What needs to be done: The output must reproduce each line of the data word for word.

Working data:
============

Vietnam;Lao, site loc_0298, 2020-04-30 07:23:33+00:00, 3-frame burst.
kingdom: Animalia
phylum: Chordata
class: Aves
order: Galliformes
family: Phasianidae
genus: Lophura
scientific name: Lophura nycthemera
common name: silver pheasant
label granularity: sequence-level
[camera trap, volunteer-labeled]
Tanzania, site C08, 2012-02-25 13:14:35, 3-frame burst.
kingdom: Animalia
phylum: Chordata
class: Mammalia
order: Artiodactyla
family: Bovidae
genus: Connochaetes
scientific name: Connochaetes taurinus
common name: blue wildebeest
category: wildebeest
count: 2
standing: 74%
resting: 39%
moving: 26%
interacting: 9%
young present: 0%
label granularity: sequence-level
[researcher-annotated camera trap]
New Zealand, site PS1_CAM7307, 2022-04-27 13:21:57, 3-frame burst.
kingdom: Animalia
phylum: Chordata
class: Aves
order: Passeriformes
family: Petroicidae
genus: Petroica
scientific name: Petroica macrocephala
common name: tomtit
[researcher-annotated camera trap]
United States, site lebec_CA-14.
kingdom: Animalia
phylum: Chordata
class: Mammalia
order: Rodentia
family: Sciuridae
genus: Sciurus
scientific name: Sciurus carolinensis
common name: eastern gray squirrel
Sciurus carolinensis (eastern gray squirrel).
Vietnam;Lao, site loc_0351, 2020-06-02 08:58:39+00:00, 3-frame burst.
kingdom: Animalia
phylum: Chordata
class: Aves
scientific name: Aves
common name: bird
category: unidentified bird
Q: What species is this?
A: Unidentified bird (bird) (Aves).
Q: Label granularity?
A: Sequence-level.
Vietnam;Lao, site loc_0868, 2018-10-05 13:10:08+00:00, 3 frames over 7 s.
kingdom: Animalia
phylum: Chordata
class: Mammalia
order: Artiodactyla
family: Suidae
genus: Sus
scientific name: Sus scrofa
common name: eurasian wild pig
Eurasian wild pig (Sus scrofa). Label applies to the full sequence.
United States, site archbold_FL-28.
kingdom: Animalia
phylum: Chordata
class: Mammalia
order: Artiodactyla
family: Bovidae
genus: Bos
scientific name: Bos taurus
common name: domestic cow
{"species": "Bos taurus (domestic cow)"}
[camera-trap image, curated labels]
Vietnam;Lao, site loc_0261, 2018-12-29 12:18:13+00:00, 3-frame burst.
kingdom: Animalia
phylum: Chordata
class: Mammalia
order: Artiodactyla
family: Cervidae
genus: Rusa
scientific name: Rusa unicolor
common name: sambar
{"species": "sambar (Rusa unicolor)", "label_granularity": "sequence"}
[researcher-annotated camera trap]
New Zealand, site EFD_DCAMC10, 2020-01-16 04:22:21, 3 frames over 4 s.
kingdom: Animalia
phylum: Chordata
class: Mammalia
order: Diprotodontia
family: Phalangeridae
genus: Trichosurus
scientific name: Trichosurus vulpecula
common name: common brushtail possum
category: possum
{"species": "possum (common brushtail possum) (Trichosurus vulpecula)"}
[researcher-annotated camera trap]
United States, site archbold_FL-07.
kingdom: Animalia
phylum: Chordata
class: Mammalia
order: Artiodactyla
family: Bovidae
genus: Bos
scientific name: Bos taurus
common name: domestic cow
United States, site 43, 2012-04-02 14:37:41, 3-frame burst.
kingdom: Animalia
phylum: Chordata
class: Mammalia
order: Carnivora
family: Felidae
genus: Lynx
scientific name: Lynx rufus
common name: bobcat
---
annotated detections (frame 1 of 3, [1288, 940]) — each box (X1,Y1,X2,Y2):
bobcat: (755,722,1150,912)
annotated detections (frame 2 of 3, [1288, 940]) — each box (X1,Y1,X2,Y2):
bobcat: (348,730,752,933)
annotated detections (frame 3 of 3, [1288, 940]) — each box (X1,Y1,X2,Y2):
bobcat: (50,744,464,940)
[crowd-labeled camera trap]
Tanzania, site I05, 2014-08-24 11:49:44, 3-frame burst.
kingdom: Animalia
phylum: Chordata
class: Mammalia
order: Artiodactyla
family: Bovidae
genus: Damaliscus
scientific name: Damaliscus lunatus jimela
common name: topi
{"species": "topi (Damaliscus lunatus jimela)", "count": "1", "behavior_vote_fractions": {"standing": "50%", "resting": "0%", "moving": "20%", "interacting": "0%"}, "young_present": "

============

The answer:
Vietnam;Lao, site loc_0298, 2020-04-30 07:23:33+00:00, 3-frame burst.
kingdom: Animalia
phylum: Chordata
class: Aves
order: Galliformes
family: Phasianidae
genus: Lophura
scientific name: Lophura nycthemera
common name: silver pheasant
label granularity: sequence-level
[camera trap, volunteer-labeled]
Tanzania, site C08, 2012-02-25 13:14:35, 3-frame burst.
kingdom: Animalia
phylum: Chordata
class: Mammalia
order: Artiodactyla
family: Bovidae
genus: Connochaetes
scientific name: Connochaetes taurinus
common name: blue wildebeest
category: wildebeest
count: 2
standing: 74%
resting: 39%
moving: 26%
interacting: 9%
young present: 0%
label granularity: sequence-level
[researcher-annotated camera trap]
New Zealand, site PS1_CAM7307, 2022-04-27 13:21:57, 3-frame burst.
kingdom: Animalia
phylum: Chordata
class: Aves
order: Passeriformes
family: Petroicidae
genus: Petroica
scientific name: Petroica macrocephala
common name: tomtit
[researcher-annotated camera trap]
United States, site lebec_CA-14.
kingdom: Animalia
phylum: Chordata
class: Mammalia
order: Rodentia
family: Sciuridae
genus: Sciurus
scientific name: Sciurus carolinensis
common name: eastern gray squirrel
Sciurus carolinensis (eastern gray squirrel).
Vietnam;Lao, site loc_0351, 2020-06-02 08:58:39+00:00, 3-frame burst.
kingdom: Animalia
phylum: Chordata
class: Aves
scientific name: Aves
common name: bird
category: unidentified bird
Q: What species is this?
A: Unidentified bird (bird) (Aves).
Q: Label granularity?
A: Sequence-level.
Vietnam;Lao, site loc_0868, 2018-10-05 13:10:08+00:00, 3 frames over 7 s.
kingdom: Animalia
phylum: Chordata
class: Mammalia
order: Artiodactyla
family: Suidae
genus: Sus
scientific name: Sus scrofa
common name: eurasian wild pig
Eurasian wild pig (Sus scrofa). Label applies to the full sequence.
United States, site archbold_FL-28.
kingdom: Animalia
phylum: Chordata
class: Mammalia
order: Artiodactyla
family: Bovidae
genus: Bos
scientific name: Bos taurus
common name: domestic cow
{"species": "Bos taurus (domestic cow)"}
[camera-trap image, curated labels]
Vietnam;Lao, site loc_0261, 2018-12-29 12:18:13+00:00, 3-frame burst.
kingdom: Animalia
phylum: Chordata
class: Mammalia
order: Artiodactyla
family: Cervidae
genus: Rusa
scientific name: Rusa unicolor
common name: sambar
{"species": "sambar (Rusa unicolor)", "label_granularity": "sequence"}
[researcher-annotated camera trap]
New Zealand, site EFD_DCAMC10, 2020-01-16 04:22:21, 3 frames over 4 s.
kingdom: Animalia
phylum: Chordata
class: Mammalia
order: Diprotodontia
family: Phalangeridae
genus: Trichosurus
scientific name: Trichosurus vulpecula
common name: common brushtail possum
category: possum
{"species": "possum (common brushtail possum) (Trichosurus vulpecula)"}
[researcher-annotated camera trap]
United States, site archbold_FL-07.
kingdom: Animalia
phylum: Chordata
class: Mammalia
order: Artiodactyla
family: Bovidae
genus: Bos
scientific name: Bos taurus
common name: domestic cow
United States, site 43, 2012-04-02 14:37:41, 3-frame burst.
kingdom: Animalia
phylum: Chordata
class: Mammalia
order: Carnivora
family: Felidae
genus: Lynx
scientific name: Lynx rufus
common name: bobcat
---
annotated detections (frame 1 of 3, [1288, 940]) — each box (X1,Y1,X2,Y2):
bobcat: (755,722,1150,912)
annotated detections (frame 2 of 3, [1288, 940]) — each box (X1,Y1,X2,Y2):
bobcat: (348,730,752,933)
annotated detections (frame 3 of 3, [1288, 940]) — each box (X1,Y1,X2,Y2):
bobcat: (50,744,464,940)
[crowd-labeled camera trap]
Tanzania, site I05, 2014-08-24 11:49:44, 3-frame burst.
kingdom: Animalia
phylum: Chordata
class: Mammalia
order: Artiodactyla
family: Bovidae
genus: Damaliscus
scientific name: Damaliscus lunatus jimela
common name: topi
{"species": "topi (Damaliscus lunatus jimela)", "count": "1", "behavior_vote_fractions": {"standing": "50%", "resting": "0%", "moving": "20%", "interacting": "0%"}, "young_present": "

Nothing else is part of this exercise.